Final player in this triptych: BS 8878:2010 Web accessibility – Code of practice on December 7th.  The BSI says it’s the first British Standard to address the growing challenge of digital inclusion Hurray… but then identifies the excluded as being the disabled and older people Boo…..

Two issues here. Firstly the government appears to be moving further away from Labour’s explicit linkage of digital exclusion with existing categories of social exclusion. The UK National plan for digital participation included low income households, people with no formal qualifications, single parents, new immigrants and those living in geographically remote communities alongside older and disabled people (2010:13) as groups likely to experience digital exclusion. Secondly the new trend of linking disability and older people is worrying; it’s a blanket expression that implies ‘not part of the workforce’ therefore not contributing to the economy. The message that inclusive practice benefits all is missing.

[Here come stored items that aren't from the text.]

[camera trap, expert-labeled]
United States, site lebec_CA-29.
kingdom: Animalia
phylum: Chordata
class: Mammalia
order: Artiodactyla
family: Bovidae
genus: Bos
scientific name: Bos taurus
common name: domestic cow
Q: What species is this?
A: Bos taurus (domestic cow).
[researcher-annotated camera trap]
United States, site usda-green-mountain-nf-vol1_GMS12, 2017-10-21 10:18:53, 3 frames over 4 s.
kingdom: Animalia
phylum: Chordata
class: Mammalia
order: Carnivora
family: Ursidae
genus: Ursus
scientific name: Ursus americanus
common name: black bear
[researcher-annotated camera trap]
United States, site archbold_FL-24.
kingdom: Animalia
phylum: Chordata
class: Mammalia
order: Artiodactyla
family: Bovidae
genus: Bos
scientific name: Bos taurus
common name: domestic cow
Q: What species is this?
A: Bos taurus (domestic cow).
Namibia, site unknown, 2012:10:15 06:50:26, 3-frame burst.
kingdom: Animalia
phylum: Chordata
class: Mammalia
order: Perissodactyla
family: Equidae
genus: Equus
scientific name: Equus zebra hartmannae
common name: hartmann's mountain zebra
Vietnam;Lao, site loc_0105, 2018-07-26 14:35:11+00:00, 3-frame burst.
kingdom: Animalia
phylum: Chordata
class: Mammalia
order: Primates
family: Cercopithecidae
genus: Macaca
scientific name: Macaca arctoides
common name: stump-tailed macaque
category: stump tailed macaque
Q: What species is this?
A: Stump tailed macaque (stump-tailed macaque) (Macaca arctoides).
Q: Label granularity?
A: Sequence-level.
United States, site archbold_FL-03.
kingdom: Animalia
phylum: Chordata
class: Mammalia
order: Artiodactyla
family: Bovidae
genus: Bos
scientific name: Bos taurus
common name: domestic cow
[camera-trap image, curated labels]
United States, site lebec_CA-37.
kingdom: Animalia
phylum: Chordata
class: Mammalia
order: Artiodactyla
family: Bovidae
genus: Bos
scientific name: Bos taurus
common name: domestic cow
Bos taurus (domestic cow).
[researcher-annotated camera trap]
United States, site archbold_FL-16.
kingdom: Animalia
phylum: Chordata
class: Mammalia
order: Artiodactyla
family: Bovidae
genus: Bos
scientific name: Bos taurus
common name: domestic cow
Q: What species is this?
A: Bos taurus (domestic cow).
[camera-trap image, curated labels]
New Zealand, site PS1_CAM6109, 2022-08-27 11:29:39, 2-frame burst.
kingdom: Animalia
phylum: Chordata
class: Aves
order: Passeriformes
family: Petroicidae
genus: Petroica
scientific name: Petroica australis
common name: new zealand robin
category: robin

The social model of disability was a giant step for individual rights to participation but the original meaning (an individual disabled by society not by themselves) is being diluted and the ‘society’ part forgotten. Slowly but surely we are moving back to a deficit medical model. Boundary lines are being redrawn and the label ‘disabled’ continues to imply exclusion through unwelcome difference. We need to fight this discriminatory mergence. The Papworth Trust write 83% of people  disabled by society acquire their disability in life; they are not born with it. All of us however, will get old.